The SUPER-SME project aims to contribute to the objective of raising the…
Support to Potential and Existing Research intensive SMEs
The SUPER-SME project aims to contribute to the objective of raising the intensity of research expenditure and activity of enterprises in the participating regions through a mix of activities. This will be done in two main phases using a range of tools:
Phase 1: mapping S&T intermediation services and identifying gaps
- Phase 1 will start from the existing baseline situation in terms of regional RTD performance, the project will map and appraise the relative contribution and success of the existing S&T intermediaries in each region;
- This mapping will be contrasted with and debated by a panel of leading ‘research intensive’ SMEs in the region in order to identify the main gaps and establish a prioritisation of needs;
- A first inter-regional workshop will then allow an exchange of views and discussions on the outcome of the mapping exercise and will prepare the second phase of the project.
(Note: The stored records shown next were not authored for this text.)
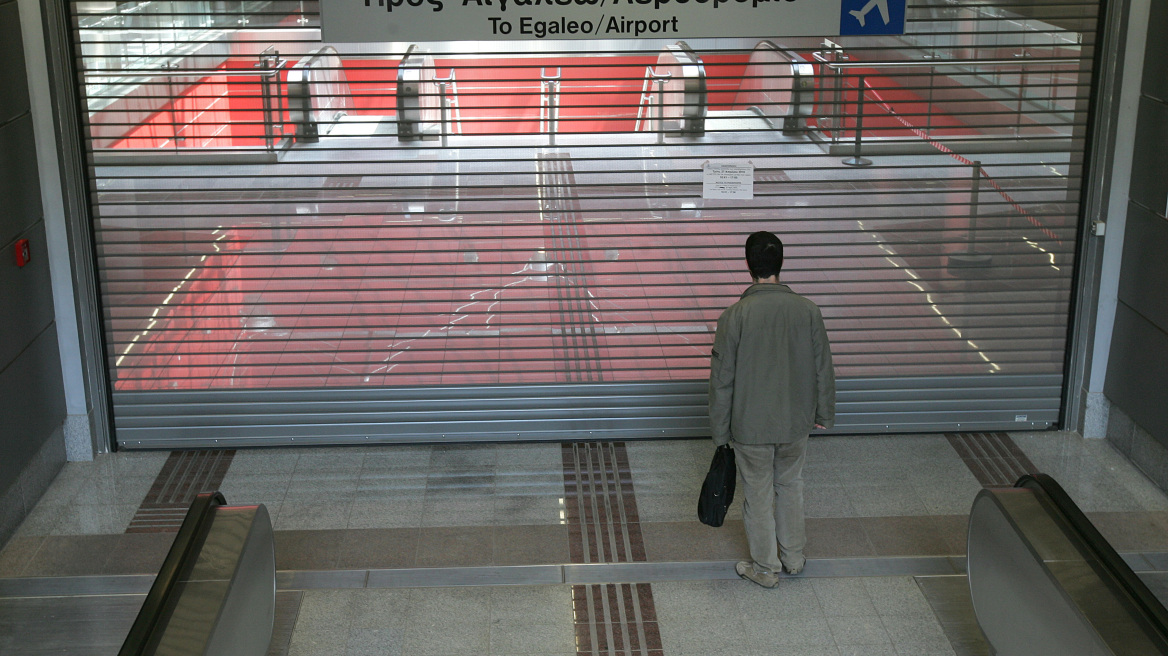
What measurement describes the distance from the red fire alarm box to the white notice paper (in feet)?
11.4

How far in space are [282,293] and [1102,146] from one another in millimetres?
4511

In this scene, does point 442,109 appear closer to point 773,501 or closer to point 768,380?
point 768,380

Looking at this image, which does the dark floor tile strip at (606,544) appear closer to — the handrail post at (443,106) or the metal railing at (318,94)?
the handrail post at (443,106)

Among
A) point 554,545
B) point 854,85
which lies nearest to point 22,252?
point 554,545

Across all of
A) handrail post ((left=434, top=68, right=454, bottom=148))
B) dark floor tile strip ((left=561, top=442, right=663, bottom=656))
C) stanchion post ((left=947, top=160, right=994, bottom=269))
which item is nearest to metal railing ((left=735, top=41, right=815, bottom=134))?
stanchion post ((left=947, top=160, right=994, bottom=269))

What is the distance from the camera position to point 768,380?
466 centimetres

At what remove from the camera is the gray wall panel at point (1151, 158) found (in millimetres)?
5754

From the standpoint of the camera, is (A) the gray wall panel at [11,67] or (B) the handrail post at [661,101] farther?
(B) the handrail post at [661,101]

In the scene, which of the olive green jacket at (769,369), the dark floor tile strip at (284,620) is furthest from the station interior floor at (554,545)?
the olive green jacket at (769,369)

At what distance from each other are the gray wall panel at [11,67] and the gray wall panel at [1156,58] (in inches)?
222

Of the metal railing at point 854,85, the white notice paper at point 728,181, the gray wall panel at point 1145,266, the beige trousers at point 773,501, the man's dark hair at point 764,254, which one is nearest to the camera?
the man's dark hair at point 764,254

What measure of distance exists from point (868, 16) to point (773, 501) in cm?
256

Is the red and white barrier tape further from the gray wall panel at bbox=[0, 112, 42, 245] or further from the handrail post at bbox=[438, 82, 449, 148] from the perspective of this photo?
the gray wall panel at bbox=[0, 112, 42, 245]

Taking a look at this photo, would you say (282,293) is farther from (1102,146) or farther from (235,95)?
(1102,146)
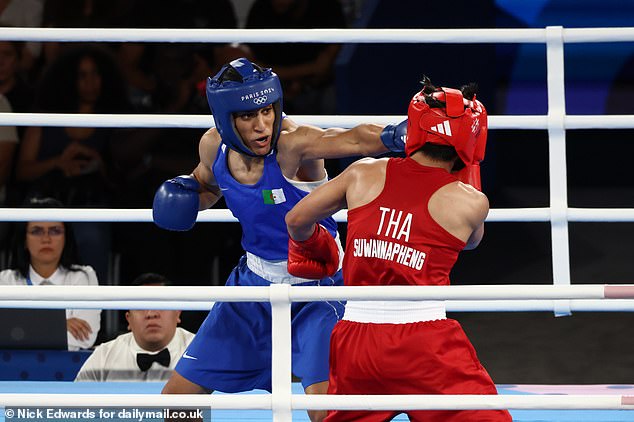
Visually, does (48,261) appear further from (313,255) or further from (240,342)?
(313,255)

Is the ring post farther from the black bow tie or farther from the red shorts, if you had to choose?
the black bow tie

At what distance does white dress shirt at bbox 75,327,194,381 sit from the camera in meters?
4.37

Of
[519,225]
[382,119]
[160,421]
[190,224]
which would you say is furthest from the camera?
[519,225]

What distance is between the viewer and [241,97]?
3.25 m

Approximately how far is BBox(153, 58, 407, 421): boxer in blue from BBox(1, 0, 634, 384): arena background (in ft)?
6.05

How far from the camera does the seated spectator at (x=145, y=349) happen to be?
4414 millimetres

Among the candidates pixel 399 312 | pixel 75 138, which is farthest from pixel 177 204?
pixel 75 138

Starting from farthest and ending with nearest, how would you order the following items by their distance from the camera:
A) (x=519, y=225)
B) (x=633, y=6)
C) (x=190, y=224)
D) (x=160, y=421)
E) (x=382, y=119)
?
1. (x=633, y=6)
2. (x=519, y=225)
3. (x=382, y=119)
4. (x=190, y=224)
5. (x=160, y=421)

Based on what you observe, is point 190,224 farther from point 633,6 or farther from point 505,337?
point 633,6

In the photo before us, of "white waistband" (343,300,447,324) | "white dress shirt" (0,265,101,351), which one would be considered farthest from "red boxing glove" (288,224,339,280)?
"white dress shirt" (0,265,101,351)

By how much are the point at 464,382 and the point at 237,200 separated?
0.89m

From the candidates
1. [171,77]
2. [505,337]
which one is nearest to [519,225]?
[505,337]

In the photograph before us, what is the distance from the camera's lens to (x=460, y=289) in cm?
262

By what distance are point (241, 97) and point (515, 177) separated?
489 centimetres
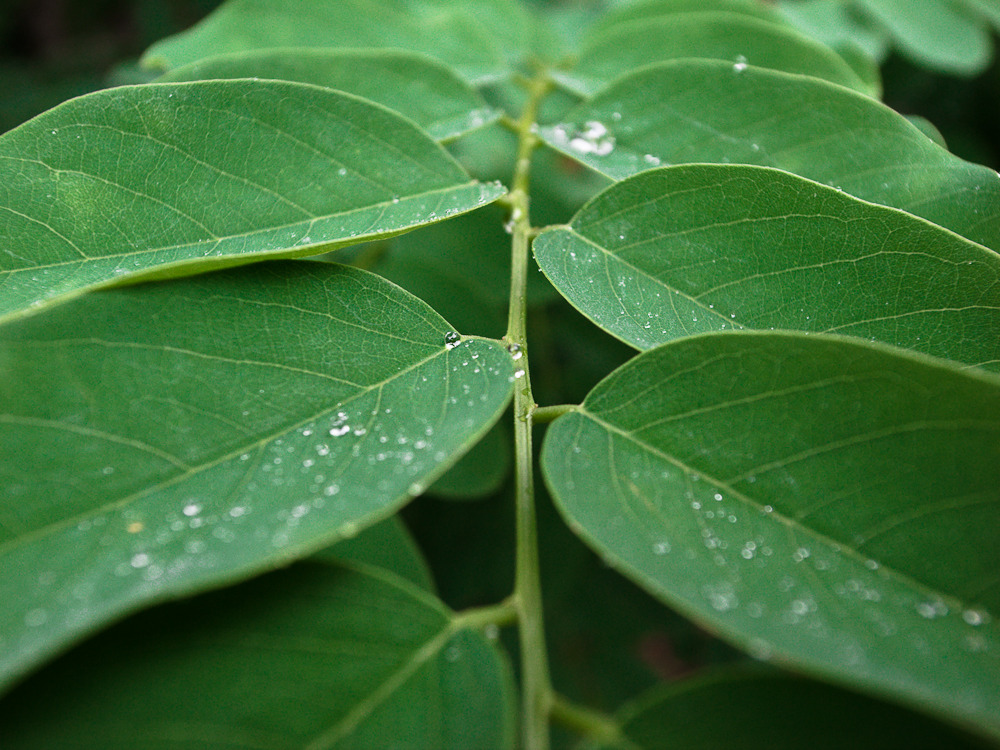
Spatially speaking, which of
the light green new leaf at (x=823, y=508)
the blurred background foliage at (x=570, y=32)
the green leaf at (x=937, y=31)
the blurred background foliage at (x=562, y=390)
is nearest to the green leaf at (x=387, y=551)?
the light green new leaf at (x=823, y=508)

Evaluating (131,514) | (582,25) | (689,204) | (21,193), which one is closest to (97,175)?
(21,193)

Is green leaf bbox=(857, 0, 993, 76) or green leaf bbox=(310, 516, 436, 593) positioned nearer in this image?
green leaf bbox=(310, 516, 436, 593)

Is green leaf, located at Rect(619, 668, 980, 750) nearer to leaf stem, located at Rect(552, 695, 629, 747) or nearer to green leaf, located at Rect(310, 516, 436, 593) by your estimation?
leaf stem, located at Rect(552, 695, 629, 747)

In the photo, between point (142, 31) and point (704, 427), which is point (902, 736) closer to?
point (704, 427)

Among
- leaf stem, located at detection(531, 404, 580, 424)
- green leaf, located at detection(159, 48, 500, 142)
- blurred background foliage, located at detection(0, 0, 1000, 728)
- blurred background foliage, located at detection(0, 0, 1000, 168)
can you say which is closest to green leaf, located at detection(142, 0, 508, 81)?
green leaf, located at detection(159, 48, 500, 142)

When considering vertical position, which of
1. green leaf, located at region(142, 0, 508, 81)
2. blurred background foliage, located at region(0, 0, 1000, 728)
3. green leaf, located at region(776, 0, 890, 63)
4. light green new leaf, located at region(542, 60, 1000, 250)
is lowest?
blurred background foliage, located at region(0, 0, 1000, 728)

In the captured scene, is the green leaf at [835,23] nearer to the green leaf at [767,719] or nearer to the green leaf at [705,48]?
the green leaf at [705,48]
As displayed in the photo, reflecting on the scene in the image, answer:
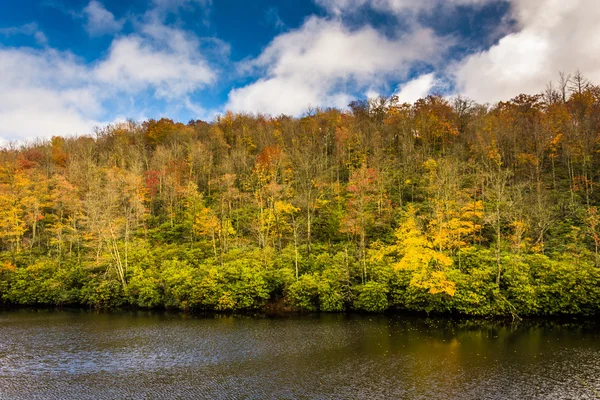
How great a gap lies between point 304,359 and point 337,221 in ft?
88.2

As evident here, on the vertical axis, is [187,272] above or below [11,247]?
below

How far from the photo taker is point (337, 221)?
155 feet

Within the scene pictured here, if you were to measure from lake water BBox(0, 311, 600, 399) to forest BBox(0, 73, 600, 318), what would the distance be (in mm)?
3523

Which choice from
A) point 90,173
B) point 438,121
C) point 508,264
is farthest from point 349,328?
→ point 438,121

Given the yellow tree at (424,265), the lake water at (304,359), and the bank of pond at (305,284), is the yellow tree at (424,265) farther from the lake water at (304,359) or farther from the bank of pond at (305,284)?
the lake water at (304,359)

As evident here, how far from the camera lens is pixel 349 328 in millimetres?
28562

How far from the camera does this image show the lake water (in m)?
17.3

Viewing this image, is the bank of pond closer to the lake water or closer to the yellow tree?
the yellow tree

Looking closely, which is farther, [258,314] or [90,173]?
[90,173]

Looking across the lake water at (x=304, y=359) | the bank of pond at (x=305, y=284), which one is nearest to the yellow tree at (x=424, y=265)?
the bank of pond at (x=305, y=284)

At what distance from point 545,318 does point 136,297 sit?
40007 mm

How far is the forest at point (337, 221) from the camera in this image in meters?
32.1

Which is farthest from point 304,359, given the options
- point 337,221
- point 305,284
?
point 337,221

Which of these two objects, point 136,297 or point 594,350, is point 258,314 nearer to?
point 136,297
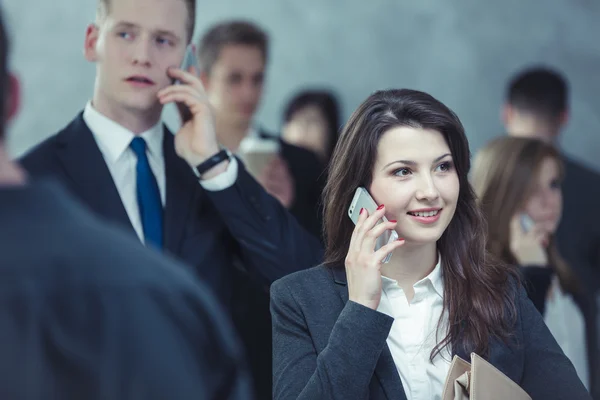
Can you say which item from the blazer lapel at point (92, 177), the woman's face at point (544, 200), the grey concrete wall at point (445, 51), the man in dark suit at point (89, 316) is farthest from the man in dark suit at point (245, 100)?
the man in dark suit at point (89, 316)

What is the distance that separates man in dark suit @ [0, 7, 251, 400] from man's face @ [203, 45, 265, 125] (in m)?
2.70

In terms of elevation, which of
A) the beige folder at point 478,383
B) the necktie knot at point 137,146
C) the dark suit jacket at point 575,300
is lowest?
the dark suit jacket at point 575,300

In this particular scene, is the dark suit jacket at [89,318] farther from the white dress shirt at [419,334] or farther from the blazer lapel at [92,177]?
the blazer lapel at [92,177]

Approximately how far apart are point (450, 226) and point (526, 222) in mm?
1104

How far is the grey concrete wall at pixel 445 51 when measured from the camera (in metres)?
6.31

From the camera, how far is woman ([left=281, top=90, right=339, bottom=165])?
5.59 m

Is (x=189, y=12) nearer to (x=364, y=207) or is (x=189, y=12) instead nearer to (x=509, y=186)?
(x=364, y=207)

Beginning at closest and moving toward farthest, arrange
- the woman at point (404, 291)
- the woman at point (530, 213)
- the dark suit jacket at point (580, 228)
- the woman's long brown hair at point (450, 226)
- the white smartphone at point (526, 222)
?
the woman at point (404, 291) < the woman's long brown hair at point (450, 226) < the woman at point (530, 213) < the white smartphone at point (526, 222) < the dark suit jacket at point (580, 228)

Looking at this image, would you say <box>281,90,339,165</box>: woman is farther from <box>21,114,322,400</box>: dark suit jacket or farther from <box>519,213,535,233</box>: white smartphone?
<box>21,114,322,400</box>: dark suit jacket

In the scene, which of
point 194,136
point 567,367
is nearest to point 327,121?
point 194,136

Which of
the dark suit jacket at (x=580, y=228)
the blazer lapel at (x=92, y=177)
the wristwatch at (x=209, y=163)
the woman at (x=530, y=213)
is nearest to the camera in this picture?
the blazer lapel at (x=92, y=177)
Phase 2: Peer review and mentoring actions to develop regional S&T intermediation networks
- The second phase will be based on a series of peer-review and mentoring actions between the seven regions, including study trips. These actions will be organised with a view to achieving a concrete result for each region in the form of a plan of action for improving S&T intermediation services and the drafting of a regional pilot project in the four mentee regions. This will be done in consultation with the panel of research intensive SMEs which will meet a further two-times to review progress.
- The results of the mapping, benchmarking and exchange of experience activities will be summarised in the form of a blueprint guide to provide subsequent guidance to policy makers in RTD matters.
In short, the project will seek to synthesis and distill the experience and knowledge gained by the three mentor regions on their S&T intermediation system and use it to develop and improve key intermediaries in each of the mentee regions. It is also expected that the exchange of experience between the three mentor regions will assist them in their own reorganisation and reinforcement of the effectiveness of their own regional S&T intermediation network.
The regions will also be able to compare their own experience in coordinating regional partnerships around research and innovation themes with the priorities and actions of the national level. The French case is an extremely interesting example of the need for coordination between national actions in favour of research and predominantly national funding of research and regional competence and funding for intermediaries, technology diffusion and innovation. The new nationally promoted competitiveness poles are the latest example and Lorraine has been selected as a pilot region for the materials sector. In Turkey, Adana region is strongly supported by the national research organisation TÜBITAK and its funding agency TIDEB and is considered as a pilot region for developing research, technology and innovation structures and services at regional level. Another example, is the Estonian case, which at national level is considered to be one of the most advanced of the NMS in developing research and innovation policy, and where the regional partnership for Tartu has been extremely active in promoting research and innovation policy including the piloting of new national programmes (e.g. the SPINNO or Competence Centre programmes in Tartu).
The final output of the project will be a blueprint guide for other regions seeking to restructure, rationalise or reform their own regional S&T intermediation system in favour of research-intensive SMEs. This guide will synthesise the experience of the six/seven regions in implementing SUPER-SME and make it available to a wide number of regions via the IRE Network and other networks (e.g. ERIK, ERRIN, etc.)